Bringing all of those diverse backgrounds together is what helped us craft the argument for the Black MSM PrEP study. One study, the Injectable Cabotegravir study, must now enroll at least 50% Black MSM domestically. Bringing the policy issues and the medical issues together help ensure that we don’t have another study like iPrEx that under-enrolled Black MSM.
Q: How does your work in HIV inform your new role as Dean of the School of Health Professions at New York Institute of Technology (NYIT)?
There was a point in my career where I had to decide if I wanted to stay in D.C. and work at a governmental agency or return to the world of academia. When you want to influence policy, you have to have a seat at the decision-making tables. If you aren’t at the table, you are on the menu. I realized that I could effect change across multiple disciplines as an academic administrator. I purposefully chose to be a dean of the School of Health Professions because I wanted to be able to influence multiple health programs. The future of healthcare is working interprofessionally and interdisciplinarily. Being a dean has given me a platform to elevate the significance of the work that I do as an HIV prevention researcher.
Q: National HIV Testing Day was on June 27. What needs to be done to increase routine HIV screening across the U.S.?
It’s really simple. Every single healthcare practitioner—nurse practitioners, physicians, and physician assistants— needs to adhere to CDC’s recommended guidelines for routine testing.
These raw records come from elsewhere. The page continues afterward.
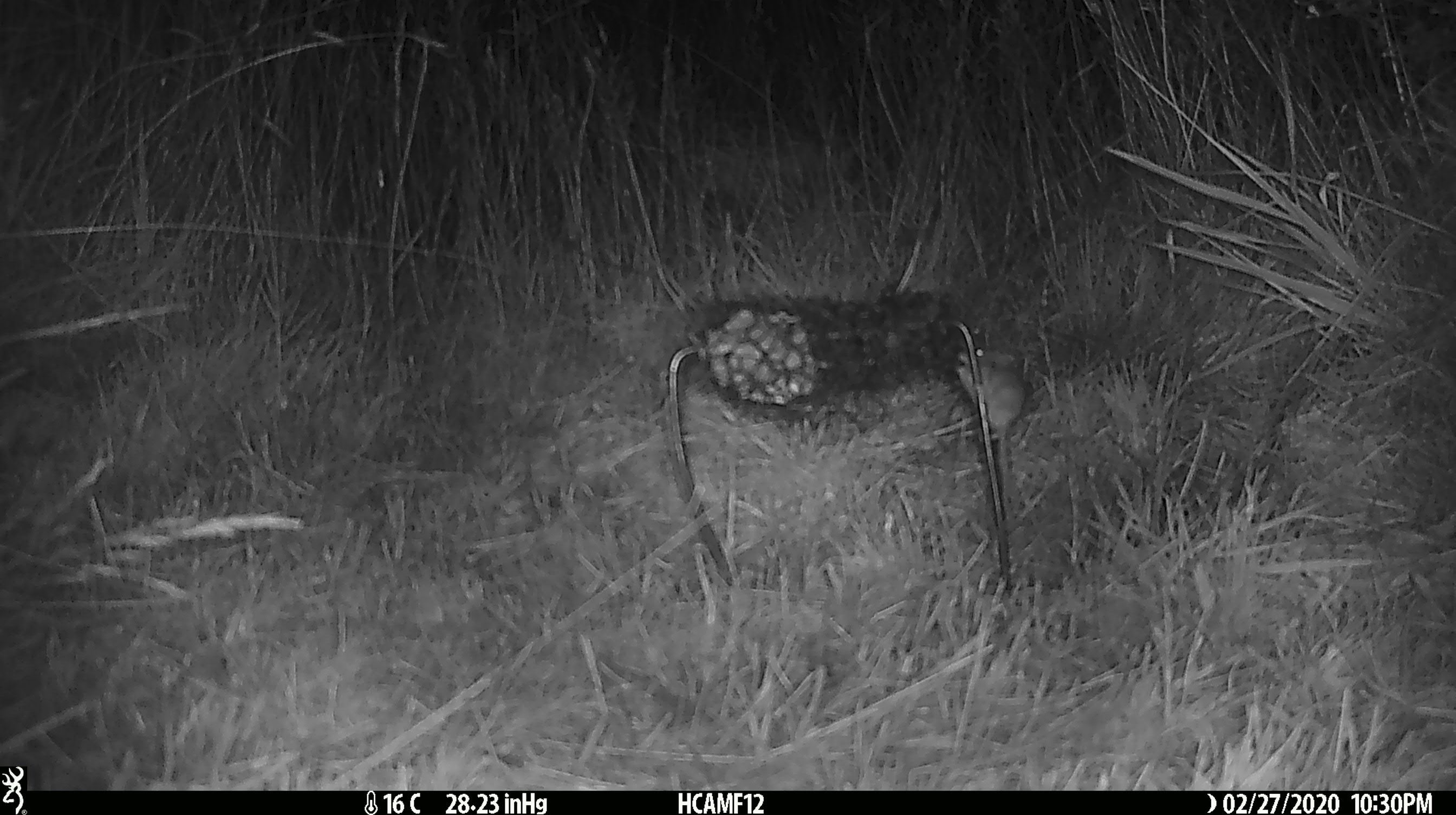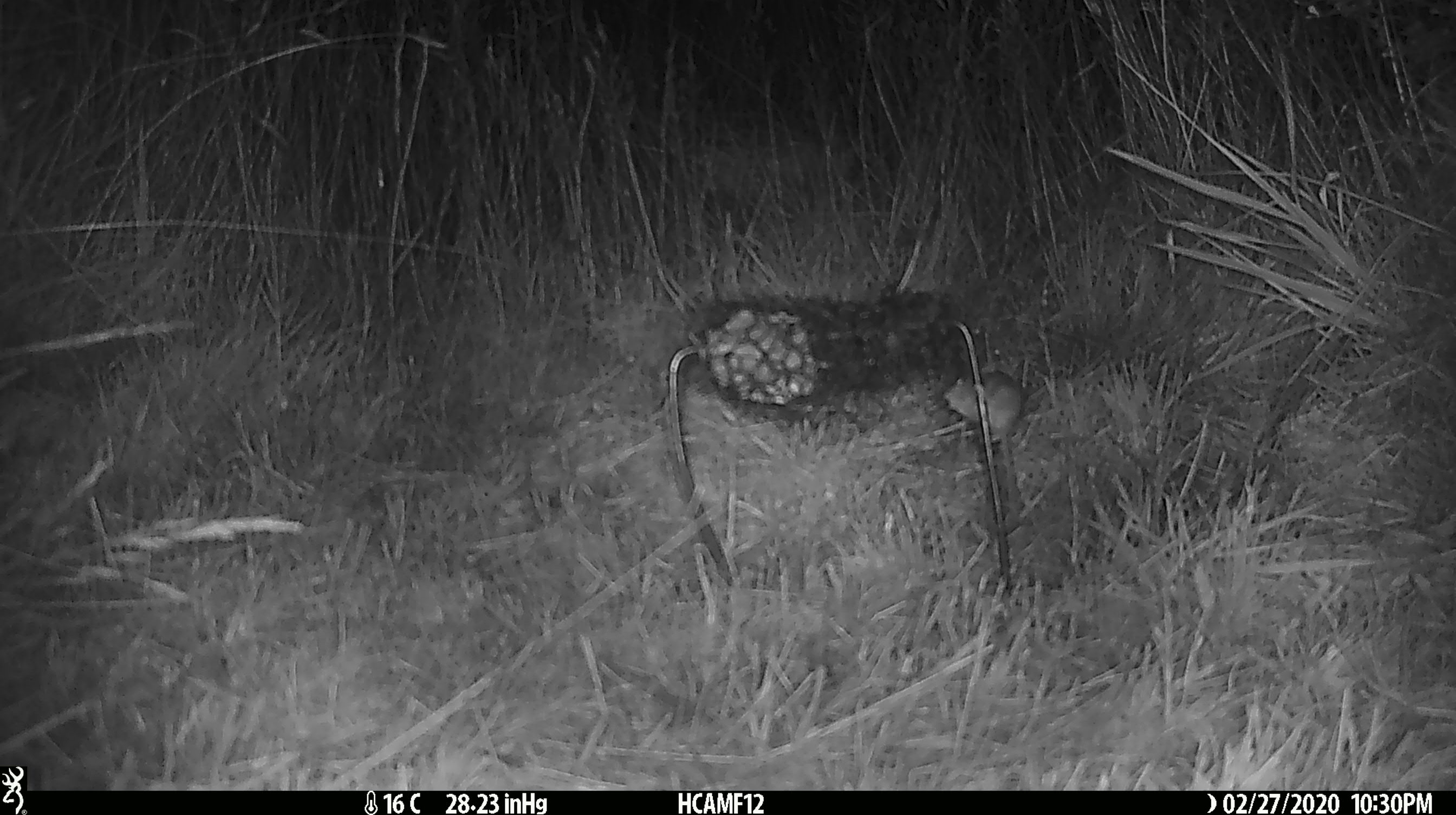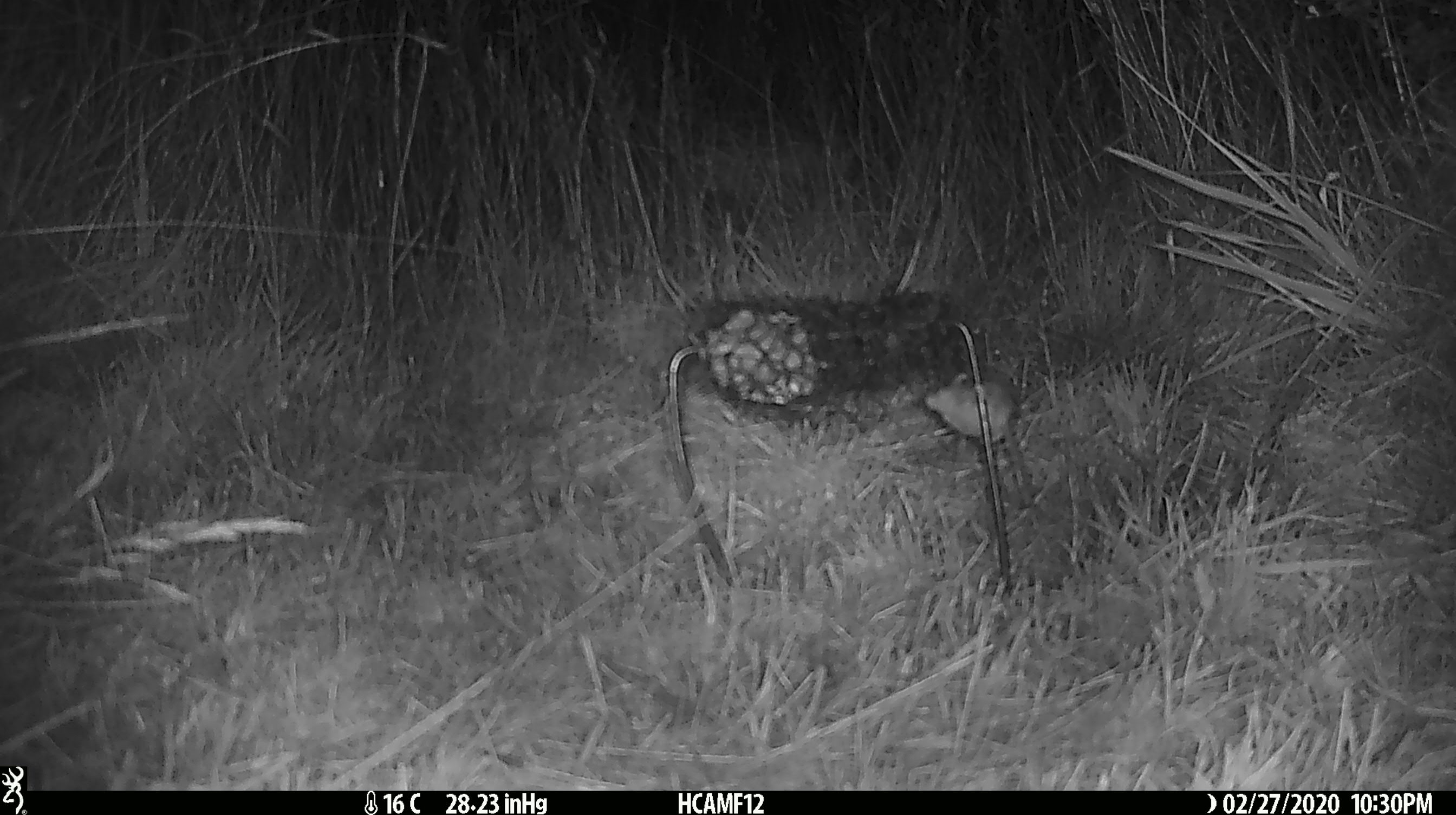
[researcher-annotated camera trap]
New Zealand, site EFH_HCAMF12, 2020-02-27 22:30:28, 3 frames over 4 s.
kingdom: Animalia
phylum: Chordata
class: Mammalia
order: Rodentia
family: Muridae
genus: Mus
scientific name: Mus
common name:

Everybody should be offered an HIV test; it should be a routine part of any health screening. If we did that and normalized testing the way we have normalized getting your cholesterol and blood sugar checked, then we could solve that initial step by getting everybody tested. For some reason, we have not been able to implement that, and I put that onus on my colleagues as healthcare practitioners. Why are you not testing your patients?
For those who test negative, we now have medications to help them remain negative. For those who test positive, we have very effective treatments. The only caveat I have with the CDC policy is that they only recommend testing to age sixty-five, which I think is hilarious because people are living much longer now. People over the age of sixty-five continue to be at risk and to have sex.